From 1915 through 1917, “preparedness” became a central tenet of Police Commissioner Arthur Woods’ department, whether it be for “fire, flood, cyclone, tidal wave, earthquake, or even foreign invasion.” Of course, preparing a police force for a foreign invasion also meant remaking it as a military force to be reckoned with.
Many New Yorkers looked on with anxiety as preparedness transformed the NYPD into what resembled a militarized occupation of the city. In one training exercise, police were sent to Staten Island in companies of 350 men, given military rifle and tactics training, and forced to defend a fort during a “sham battle.” On October 17, 1916, the NYPD paraded down Fifth Avenue in a fashion they had never done before. Gone were the signature blue uniforms, or the batons hanging from their belt. Now, New Yorkers saw their neighborhood police officers clad in khaki military-style uniforms with rifles on their shoulders and mounted machine guns being pulled on tripods. “We ask Commissioner Woods—WHAT IS THE REASON FOR THIS ARMY EQUIPMENT,” read one letter in The Call. “New York’s police are becoming more militaristic all the time. They are becoming more like cossacks. With the mounted cops, the machine-gun cops, the cops with rifles, New York cops are getting to look more like an army than a police force. WHAT FOR?”

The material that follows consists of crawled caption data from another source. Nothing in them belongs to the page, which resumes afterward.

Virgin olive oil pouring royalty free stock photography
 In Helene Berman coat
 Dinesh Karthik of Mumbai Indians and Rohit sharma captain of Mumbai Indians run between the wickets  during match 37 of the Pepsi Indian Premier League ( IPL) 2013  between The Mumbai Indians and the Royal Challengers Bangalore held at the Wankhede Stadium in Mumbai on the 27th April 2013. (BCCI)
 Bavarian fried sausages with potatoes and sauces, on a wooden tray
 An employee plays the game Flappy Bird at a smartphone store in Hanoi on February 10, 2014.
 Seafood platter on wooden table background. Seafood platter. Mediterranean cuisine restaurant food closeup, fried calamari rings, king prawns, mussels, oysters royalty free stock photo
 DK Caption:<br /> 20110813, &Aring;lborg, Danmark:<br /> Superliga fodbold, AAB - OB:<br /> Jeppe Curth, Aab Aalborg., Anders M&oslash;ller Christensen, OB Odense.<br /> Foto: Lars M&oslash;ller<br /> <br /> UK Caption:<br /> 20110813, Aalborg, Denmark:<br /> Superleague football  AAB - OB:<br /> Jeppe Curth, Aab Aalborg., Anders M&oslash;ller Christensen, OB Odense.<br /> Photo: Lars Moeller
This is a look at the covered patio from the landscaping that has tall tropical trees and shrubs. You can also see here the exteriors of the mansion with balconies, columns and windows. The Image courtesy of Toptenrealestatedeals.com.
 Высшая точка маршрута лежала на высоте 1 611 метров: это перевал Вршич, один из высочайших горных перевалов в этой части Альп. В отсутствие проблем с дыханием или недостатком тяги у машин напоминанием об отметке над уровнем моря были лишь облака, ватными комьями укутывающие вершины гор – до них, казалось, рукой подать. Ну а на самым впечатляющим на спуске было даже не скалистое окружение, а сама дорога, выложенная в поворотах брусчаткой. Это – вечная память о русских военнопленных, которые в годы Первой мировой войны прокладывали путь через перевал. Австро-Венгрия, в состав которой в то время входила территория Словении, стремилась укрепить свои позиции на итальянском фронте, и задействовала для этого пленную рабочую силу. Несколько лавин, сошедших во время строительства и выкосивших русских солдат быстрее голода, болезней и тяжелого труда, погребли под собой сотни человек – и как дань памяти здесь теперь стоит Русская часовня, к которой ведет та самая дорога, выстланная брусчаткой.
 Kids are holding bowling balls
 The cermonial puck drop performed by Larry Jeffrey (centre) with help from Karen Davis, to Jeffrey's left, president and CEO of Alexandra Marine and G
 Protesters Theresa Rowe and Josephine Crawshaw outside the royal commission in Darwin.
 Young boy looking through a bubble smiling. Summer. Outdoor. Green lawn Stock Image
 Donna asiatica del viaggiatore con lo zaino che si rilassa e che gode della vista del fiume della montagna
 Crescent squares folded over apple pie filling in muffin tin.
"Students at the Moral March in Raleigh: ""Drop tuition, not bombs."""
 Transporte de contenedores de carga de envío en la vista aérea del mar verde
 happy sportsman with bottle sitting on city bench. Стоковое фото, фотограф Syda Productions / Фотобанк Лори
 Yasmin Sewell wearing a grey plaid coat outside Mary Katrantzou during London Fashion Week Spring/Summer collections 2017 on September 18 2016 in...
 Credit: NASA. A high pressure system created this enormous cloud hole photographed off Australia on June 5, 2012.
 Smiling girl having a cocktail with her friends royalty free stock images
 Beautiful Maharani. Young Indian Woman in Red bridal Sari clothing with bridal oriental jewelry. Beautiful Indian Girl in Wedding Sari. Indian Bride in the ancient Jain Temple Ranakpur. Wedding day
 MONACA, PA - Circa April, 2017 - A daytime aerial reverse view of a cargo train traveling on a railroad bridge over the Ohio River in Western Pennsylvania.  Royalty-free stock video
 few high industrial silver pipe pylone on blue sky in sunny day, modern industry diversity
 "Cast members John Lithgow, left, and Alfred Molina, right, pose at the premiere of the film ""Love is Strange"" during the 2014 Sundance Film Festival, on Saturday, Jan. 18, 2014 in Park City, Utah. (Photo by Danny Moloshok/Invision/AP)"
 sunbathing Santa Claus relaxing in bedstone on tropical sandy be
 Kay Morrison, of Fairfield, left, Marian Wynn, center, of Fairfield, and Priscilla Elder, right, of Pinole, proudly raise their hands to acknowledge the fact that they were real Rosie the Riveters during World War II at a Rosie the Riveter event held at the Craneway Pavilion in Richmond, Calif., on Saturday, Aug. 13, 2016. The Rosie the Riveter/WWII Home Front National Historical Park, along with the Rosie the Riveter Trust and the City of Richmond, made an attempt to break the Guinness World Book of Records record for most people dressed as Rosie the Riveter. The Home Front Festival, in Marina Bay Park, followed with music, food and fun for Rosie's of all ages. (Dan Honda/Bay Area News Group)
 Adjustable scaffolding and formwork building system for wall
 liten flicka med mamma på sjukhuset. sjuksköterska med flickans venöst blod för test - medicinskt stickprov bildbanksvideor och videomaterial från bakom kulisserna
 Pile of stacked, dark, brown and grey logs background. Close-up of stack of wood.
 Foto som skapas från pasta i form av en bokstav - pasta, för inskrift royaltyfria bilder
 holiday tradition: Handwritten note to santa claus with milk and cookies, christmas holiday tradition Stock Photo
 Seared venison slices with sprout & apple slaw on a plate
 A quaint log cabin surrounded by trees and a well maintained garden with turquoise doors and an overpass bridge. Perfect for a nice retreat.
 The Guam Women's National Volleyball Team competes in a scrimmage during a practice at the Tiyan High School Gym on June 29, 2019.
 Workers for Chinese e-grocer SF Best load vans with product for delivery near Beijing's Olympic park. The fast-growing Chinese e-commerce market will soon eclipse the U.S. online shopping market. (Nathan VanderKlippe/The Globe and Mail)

One thing that had supposedly set the United States apart from their would-be tyrannical adversaries in Germany and Austria-Hungry was the alleged benevolence of its police force. Some units of the multi-faceted German police looked more like soldiers than beat cops and it was often their job to maintain order by use of violence, indefinite detention without a trail, and even torture. Despite the fact that the lived experience for many Black New Yorkers may not have been entirely different from the most brutally treated German citizens, law enforcement in the United States was still symbolically, if not legally, opposed to such extreme and militaristic tactics.
As men and as consumers, police were forced to perform preparedness in ways that effected both their wallets and their waistlines. It was during the years leading up to the U.S. entrance into World War I that gymnasiums were built in stationhouses around the city and department administrators obsessively attempted to manage the physique of their officers. Requiring police to cultivate slimmer more disciplined bodies served the dual function of demonstrating a more soldierly appearance while simultaneously promoting food rationing as healthy and eventually, patriotic.